# Peep size



## fishx65 (Aug 24, 2005)

I've been using one of those cheap eye shaped plastic peeps with the rubber line for a long time. The hole is pretty big and I removed the rubber hose years ago. Yesterday I installed a 1/4" G5 peep. I was shooting great at the range with it but have not taken it outdoors yet. I can still center my pin guard but I now have a much larger field of view and see quite a bit outside the guard. I do shoot with both eyes open. How are most of you guys setup when it comes to peeps? For hunting, do you prefer little or big peep holes?


----------



## 454casull (Jan 6, 2005)

3/16" for me. The 1/4" is just too big. I also use a sight with a dovetail so I can extend the sight to fine tune the guard to the peep, also a 2" guard.


----------



## Joe Archer (Mar 29, 2000)

I have never used a peep site. I just employ a 3-point anchor in the corner of my mouth, string on mu nose, and hand on the side of my face.
<----<<<


----------



## ajmorell (Apr 27, 2007)

3/16" G5 here. Perfect size. Typically most people say that bigger is better for hunting as it will increase visibility but I am happy with the 3/16"


----------



## CHUCK n BUCK (Apr 6, 2004)

I'm shooting the 3/16 G5...thats just about what everyone is shooting now!


----------



## Atchison (Feb 18, 2009)

You need to size the peep to match your sight, the peep ring should match up with the ring/guard on your sight allowing you to ensure consistent setup shot after shot allowing you to be more consistent therefore more accuratte, saying one peep is too large or too small means nothing as its for that particular person, if your draw length is 5" shorter than mine then the guard on your sight is going to appear larger as you are closer to it and therefore you should use a larger peep or vice versa...same hold true for ATA of a bow as the shorter ones have the peep farther from your eye...

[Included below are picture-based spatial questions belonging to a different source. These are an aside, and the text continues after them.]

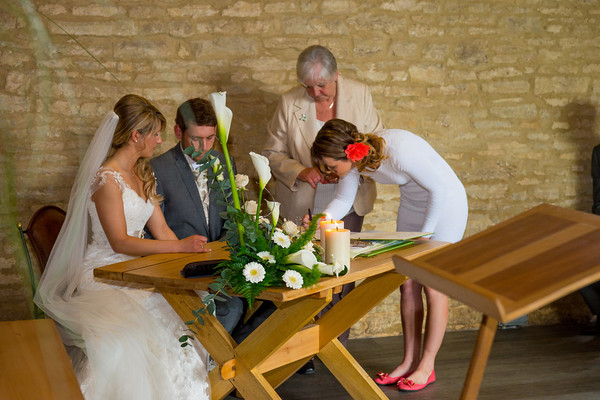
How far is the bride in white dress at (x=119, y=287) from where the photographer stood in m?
2.32

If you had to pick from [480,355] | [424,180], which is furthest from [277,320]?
[424,180]

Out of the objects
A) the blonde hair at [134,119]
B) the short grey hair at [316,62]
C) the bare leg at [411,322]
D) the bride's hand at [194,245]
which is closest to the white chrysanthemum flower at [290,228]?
the bride's hand at [194,245]

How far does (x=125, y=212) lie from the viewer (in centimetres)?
290

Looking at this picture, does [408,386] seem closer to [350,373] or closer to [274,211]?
[350,373]

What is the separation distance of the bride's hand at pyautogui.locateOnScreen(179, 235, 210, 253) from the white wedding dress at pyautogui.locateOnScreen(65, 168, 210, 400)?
0.74 feet

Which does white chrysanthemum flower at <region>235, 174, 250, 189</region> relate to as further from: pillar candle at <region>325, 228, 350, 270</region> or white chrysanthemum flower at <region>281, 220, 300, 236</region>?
pillar candle at <region>325, 228, 350, 270</region>

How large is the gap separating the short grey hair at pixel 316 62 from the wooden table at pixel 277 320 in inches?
50.5

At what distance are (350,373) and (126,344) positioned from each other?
0.97 meters

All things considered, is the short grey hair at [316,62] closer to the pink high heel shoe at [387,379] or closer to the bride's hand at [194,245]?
the bride's hand at [194,245]

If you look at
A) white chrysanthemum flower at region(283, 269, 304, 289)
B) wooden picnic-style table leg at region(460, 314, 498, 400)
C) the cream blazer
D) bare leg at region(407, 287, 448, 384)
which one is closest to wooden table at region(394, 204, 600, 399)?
wooden picnic-style table leg at region(460, 314, 498, 400)

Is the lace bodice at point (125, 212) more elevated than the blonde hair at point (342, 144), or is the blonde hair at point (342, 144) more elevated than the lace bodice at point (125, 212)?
the blonde hair at point (342, 144)

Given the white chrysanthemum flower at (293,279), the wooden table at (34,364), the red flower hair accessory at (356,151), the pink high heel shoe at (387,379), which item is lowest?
the pink high heel shoe at (387,379)

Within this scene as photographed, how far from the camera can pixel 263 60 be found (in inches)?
167

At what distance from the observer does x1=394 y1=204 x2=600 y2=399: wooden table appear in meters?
1.17
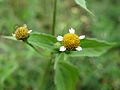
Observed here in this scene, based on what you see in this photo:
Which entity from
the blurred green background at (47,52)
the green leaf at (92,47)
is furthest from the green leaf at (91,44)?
the blurred green background at (47,52)

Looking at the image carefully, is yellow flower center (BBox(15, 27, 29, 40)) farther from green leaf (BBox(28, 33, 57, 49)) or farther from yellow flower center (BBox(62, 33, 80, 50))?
yellow flower center (BBox(62, 33, 80, 50))

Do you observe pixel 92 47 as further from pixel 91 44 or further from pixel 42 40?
pixel 42 40

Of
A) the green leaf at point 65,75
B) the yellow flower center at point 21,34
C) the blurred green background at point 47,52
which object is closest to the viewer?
the yellow flower center at point 21,34

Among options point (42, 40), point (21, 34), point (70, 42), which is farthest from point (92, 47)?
point (21, 34)

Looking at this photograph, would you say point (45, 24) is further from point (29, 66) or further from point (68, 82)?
point (68, 82)

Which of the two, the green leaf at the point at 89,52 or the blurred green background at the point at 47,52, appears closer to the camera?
the green leaf at the point at 89,52

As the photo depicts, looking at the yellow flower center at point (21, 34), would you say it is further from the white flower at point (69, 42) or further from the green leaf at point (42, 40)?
the white flower at point (69, 42)
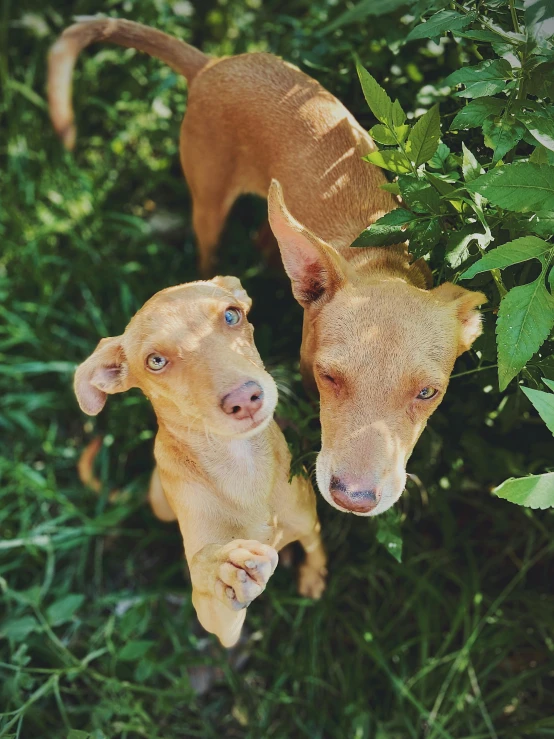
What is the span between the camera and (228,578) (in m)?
2.55

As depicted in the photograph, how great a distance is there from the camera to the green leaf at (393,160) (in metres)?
2.84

you really should play around with it to determine your proper setup, but saying you can see outside your sight gaurd generally means go smaller


----------



## spk131 (Mar 31, 2004)

Joe Archer said:


> I have never used a peep site. I just employ a 3-point anchor in the corner of my mouth, string on mu nose, and hand on the side of my face.
> <----<<<


x2

switched to no peep a few years ago and will never go back. the three point anchor system works to well.


----------